Mit der Spekulation über die neuen Hartz-IV-Regelsätze lässt sich an
Biertischen gut Stimmung machen – es sei denn, unter den Gästen sind
Langzeitarbeitslose, die dadurch wohl schlagartig ernüchtert werden. Hat
ein Hartz-IV-Empfänger einen Anspruch darauf, dass ihm die Allgemeinheit
alkoholische Getränke und Tabak bezahlt?
Bisher sind rechnerisch 19 Euro im Monat für diese Posten im sogenannten
Existenzminimum enthalten. Im politischen Streit über die Regelsätze
spekulieren nun Haushaltspolitiker darüber, diese Ausgaben zu streichen.
Das ist ein allzu durchsichtiger Versuch, Sparpolitik mit angeblicher
Disziplinierung zu verbrämen.
Der Hintergrund ist klar: Womöglich kommen die Statistiker in ihren noch
geheim gehaltenen Berechnungen zu dem Schluss, dass der Regelsatz von
monatlich 359 Euro pro Erwachsenen deutlich steigen müsste, weil auch die
Ausgaben der Referenzgruppe der Geringverdiener erheblich gewachsen sind.

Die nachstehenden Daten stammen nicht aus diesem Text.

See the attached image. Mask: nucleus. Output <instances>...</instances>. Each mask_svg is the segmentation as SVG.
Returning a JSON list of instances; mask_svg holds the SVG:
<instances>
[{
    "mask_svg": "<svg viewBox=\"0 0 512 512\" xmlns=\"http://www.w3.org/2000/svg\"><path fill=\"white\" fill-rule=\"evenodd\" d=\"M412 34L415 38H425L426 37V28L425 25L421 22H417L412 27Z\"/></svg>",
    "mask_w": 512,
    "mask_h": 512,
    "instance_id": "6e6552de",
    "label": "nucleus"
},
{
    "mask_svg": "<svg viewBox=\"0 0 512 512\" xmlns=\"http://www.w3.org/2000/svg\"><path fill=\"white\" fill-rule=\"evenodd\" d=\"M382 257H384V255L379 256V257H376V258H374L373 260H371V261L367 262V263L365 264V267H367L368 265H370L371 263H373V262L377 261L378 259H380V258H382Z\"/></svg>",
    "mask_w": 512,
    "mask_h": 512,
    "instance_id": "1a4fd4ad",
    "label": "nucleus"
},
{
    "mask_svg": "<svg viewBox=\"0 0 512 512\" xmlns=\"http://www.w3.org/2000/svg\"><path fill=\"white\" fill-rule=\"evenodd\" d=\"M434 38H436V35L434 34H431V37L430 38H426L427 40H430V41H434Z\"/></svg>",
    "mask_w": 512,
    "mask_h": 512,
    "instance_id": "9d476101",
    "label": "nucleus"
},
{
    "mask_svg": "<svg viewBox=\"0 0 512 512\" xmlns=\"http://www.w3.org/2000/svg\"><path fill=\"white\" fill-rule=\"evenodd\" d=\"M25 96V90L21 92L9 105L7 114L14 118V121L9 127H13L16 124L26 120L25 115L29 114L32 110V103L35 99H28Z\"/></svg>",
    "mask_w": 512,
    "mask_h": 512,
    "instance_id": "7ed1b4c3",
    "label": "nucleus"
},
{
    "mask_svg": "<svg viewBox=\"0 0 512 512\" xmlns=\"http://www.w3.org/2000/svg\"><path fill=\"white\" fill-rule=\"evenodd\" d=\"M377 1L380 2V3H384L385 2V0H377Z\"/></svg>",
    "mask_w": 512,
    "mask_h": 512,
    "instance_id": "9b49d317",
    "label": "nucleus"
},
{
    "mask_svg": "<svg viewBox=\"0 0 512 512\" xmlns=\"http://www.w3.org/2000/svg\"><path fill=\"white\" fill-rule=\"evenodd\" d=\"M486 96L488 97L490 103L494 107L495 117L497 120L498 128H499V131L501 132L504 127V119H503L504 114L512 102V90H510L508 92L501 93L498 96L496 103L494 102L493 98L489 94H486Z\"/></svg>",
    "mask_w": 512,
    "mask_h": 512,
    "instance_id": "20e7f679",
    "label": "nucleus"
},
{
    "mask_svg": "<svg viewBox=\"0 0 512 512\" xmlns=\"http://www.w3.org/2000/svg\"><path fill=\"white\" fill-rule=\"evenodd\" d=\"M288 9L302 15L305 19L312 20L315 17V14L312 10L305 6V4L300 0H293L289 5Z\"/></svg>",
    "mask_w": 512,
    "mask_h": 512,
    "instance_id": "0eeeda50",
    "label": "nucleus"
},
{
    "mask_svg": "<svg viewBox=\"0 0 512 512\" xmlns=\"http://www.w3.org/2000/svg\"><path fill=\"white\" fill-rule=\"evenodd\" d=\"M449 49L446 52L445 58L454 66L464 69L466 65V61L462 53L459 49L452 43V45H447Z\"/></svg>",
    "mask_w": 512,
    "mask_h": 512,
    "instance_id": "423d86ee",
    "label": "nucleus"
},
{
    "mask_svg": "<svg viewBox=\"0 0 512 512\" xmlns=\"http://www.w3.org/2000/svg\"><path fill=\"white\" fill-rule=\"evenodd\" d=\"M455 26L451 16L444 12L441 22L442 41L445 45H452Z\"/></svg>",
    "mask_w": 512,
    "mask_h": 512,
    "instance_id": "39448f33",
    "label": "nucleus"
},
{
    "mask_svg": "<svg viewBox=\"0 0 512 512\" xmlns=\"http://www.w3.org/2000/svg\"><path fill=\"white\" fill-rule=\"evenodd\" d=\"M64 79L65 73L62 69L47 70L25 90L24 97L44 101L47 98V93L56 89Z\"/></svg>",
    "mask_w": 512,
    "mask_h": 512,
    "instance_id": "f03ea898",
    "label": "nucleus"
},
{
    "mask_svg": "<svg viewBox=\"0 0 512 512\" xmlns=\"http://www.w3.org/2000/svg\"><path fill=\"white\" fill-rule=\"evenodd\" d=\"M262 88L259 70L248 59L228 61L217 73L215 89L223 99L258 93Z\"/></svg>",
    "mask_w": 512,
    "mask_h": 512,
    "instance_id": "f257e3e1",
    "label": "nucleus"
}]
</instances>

Doch damit ergibt sich für die Sparpolitiker in der Regierung ein Problem.
Eine Erhöhung der Hartz-IV-Beträge schlägt nämlich mit Milliarden an
Mehrkosten zu Buche.
Da könnte man doch den neuen Regelsatz wieder künstlich klein rechnen,
indem man etwas von "Genussmitteln" erzählt, die nicht zum "unantastbaren"
Bedarf gehören, denkt mancher Haushaltspolitiker laut vor sich hin. Zumal
doch Hartz-IV-Empfänger angeblich ohnehin zu viel saufen, das falsche
Fernsehprogramm gucken und ihre Kinder von jeder Bildung fernhalten.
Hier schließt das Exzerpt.